------ Supplied text

Louis Lortie Shines in Bramwell Tovey’s Return to the VSO

14/05/2019

 Debussy, Beethoven, Tchaikovsky: Louis Lortie (piano), Vancouver Symphony Orchestra / Bramwell Tovey (conductor), Orpheum Theatre, Vancouver, 5.5.2019. (GN)

Louis Lortie and the VSO © Matthew Baird

Louis Lortie and the VSO © Matthew Baird

DebussyPrélude à l’après-midi d’un faune
Beethoven – Piano Concerto No.2 in B flat major Op.19
TchaikovskyThe Sleeping Beauty Op.66 Act II

It is always interesting when a conductor comes back to lead his previous orchestra. In Bramwell Tovey’s case, it has not yet been a year since he completed his 18-year stint with the VSO, so one would hardly expect any appreciable difference in his art. One did sense a degree of detachment as he initially came on stage, but this didn’t last for long: his characteristic cavalcade of humorous anecdotes started off the second half, as he introduced himself to the audience curtly with ‘I’m Bramwell Tovey. I used to work here’. This was Tovey’s second visit in 2019, and the orchestra played very well for him. A potential disappointment was that the scheduled world premiere of his new Concerto for Orchestra had to be postponed. It was replaced by the complete ballet music from Act II of Tchaikovsky’s Sleeping Beauty, music the maestro has relished since his early days and which likely provided equal, if not greater, bounty for the attendees. The highlight of this concert was the appearance of Louis Lortie, fresh off his 60th birthday concert at Wigmore Hall, who gave a beautifully elegant and considered treatment of Beethoven’s Piano Concerto No.2.

------------
------ Given information

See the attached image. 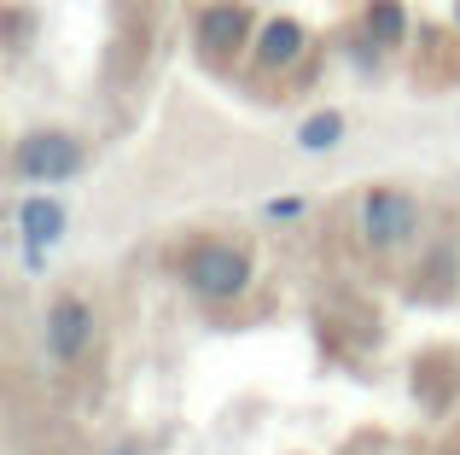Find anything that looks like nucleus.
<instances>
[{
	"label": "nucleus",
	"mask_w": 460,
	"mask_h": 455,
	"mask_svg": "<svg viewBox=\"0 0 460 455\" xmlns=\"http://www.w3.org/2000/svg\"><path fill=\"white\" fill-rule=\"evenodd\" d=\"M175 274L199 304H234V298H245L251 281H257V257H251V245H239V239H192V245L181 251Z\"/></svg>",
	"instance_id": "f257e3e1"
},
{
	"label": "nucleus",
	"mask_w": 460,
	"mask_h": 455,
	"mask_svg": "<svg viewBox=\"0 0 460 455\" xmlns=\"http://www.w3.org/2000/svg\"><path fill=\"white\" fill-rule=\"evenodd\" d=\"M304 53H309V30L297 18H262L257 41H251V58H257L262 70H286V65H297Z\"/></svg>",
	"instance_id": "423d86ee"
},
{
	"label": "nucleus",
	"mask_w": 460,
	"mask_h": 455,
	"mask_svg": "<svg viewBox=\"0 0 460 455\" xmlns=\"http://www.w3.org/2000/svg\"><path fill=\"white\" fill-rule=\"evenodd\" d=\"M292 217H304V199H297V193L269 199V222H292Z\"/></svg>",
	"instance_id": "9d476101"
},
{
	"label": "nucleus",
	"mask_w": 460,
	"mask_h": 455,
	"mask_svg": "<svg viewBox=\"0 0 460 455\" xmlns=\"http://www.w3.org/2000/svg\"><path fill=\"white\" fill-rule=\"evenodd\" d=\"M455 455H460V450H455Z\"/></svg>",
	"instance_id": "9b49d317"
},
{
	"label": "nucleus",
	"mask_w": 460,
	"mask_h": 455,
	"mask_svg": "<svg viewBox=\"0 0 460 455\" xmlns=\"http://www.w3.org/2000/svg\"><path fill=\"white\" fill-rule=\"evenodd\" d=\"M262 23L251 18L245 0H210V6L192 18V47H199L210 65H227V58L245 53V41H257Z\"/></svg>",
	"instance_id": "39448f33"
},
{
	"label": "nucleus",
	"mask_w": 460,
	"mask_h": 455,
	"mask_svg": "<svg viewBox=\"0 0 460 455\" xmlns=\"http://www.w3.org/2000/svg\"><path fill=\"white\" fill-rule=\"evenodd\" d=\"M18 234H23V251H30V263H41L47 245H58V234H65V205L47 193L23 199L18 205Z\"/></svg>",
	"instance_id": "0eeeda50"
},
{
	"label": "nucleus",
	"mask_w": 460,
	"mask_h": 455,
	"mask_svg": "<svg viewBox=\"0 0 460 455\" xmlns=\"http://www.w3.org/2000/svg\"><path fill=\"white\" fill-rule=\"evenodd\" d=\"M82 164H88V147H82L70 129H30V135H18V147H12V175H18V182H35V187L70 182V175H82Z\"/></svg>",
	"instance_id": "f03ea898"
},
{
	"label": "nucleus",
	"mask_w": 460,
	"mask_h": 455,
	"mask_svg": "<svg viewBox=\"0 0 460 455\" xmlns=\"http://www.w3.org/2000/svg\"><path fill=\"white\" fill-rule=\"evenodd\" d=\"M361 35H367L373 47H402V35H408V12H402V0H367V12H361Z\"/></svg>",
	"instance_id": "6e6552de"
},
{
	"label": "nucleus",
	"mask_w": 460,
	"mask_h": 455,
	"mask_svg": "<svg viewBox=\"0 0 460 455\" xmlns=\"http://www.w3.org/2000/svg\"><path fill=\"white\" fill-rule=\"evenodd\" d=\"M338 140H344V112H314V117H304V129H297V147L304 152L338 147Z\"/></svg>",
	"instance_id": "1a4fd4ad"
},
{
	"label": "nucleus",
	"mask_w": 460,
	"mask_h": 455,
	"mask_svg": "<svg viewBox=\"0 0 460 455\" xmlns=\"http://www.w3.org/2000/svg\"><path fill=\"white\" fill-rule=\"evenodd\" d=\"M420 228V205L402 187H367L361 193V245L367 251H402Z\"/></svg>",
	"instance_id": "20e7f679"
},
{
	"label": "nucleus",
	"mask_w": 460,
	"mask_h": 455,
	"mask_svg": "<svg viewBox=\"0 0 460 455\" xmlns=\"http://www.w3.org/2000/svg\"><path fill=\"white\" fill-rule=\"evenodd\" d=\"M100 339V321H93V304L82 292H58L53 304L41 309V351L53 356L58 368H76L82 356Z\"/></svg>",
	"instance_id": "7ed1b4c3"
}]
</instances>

------------
------ Given information

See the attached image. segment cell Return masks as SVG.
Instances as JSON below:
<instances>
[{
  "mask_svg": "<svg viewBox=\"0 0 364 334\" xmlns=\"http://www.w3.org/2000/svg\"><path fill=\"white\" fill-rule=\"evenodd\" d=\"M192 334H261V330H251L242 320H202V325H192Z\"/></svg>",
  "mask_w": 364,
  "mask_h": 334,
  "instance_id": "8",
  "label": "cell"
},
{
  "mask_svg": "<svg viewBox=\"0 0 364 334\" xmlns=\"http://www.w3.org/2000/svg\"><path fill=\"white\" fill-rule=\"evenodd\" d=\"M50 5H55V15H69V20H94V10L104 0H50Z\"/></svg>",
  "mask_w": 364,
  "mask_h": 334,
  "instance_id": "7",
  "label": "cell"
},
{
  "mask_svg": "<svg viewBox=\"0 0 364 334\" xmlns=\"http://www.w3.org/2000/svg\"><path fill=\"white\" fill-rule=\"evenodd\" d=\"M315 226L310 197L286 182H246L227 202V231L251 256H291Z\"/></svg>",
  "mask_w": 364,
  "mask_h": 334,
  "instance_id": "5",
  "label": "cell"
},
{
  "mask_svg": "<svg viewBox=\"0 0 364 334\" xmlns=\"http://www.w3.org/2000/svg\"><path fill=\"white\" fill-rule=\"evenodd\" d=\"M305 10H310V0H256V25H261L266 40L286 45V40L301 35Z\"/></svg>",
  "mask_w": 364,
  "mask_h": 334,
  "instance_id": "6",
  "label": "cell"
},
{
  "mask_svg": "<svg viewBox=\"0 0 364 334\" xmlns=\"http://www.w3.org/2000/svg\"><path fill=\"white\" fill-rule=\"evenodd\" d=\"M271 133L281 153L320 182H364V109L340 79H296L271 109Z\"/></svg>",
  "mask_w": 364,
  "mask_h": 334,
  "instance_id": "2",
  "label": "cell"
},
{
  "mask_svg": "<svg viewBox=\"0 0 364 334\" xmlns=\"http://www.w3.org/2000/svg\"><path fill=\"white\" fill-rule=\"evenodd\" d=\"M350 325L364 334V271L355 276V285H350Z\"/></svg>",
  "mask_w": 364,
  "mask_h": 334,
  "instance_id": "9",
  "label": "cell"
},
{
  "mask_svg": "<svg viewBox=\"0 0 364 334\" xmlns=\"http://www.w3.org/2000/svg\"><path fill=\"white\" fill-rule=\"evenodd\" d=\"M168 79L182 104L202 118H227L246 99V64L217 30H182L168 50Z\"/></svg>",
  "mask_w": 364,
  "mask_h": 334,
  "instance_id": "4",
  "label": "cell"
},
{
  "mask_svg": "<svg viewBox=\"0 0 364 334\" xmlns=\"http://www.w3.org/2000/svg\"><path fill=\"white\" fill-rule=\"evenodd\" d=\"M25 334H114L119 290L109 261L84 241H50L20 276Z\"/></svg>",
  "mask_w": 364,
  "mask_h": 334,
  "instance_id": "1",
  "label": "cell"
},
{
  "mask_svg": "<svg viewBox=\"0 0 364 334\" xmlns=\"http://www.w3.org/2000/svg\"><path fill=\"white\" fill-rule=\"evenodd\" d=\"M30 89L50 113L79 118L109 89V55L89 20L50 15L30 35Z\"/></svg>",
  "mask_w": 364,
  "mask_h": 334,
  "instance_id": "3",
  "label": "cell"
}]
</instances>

------------

Exercises.
[A] Echo the concert review between "Louis Lortie Shines" and "Vancouver, 5.5.2019. (GN)", inclusive.
[B] According to the concert review, how many years did Bramwell Tovey spend with the VSO?
[C] Pick up the concert review after its last sentence and write the next part.
The listing has no connection to the concert review.

Responses for each task.
[A]
Louis Lortie Shines in Bramwell Tovey’s Return to the VSO

14/05/2019

 Debussy, Beethoven, Tchaikovsky: Louis Lortie (piano), Vancouver Symphony Orchestra / Bramwell Tovey (conductor), Orpheum Theatre, Vancouver, 5.5.2019. (GN)

[B] 18 years.

[C]
Tovey’s first return in February 2019 featured enticing performances by the Philharmonia Orchestra’s principal harp, Heidi Krutzen, and the VSO’s former principal cello, Ariel Barnes, in Debussy’s Danses sacrée et profane and Kelly-Marie Murphy’s En escuro es todo uno. Perhaps the question mark was the performance of Bruckner’s Sixth Symphony in the second half, which tended to breeze over its carefully etched triplets and contrapuntal complexity in the opening movement, often bursting forward with Elgarian colour. In fact, the first two movements seemed to bear a debt to Elgar’s Second Symphony while the last two injected much of the wit and ardour of the Enigma Variations. Granted, this work has been deemed cheeky and enigmatic by commentators and, while Sir Neville Cardus once strongly linked the two composers, the spirit still seemed foreign.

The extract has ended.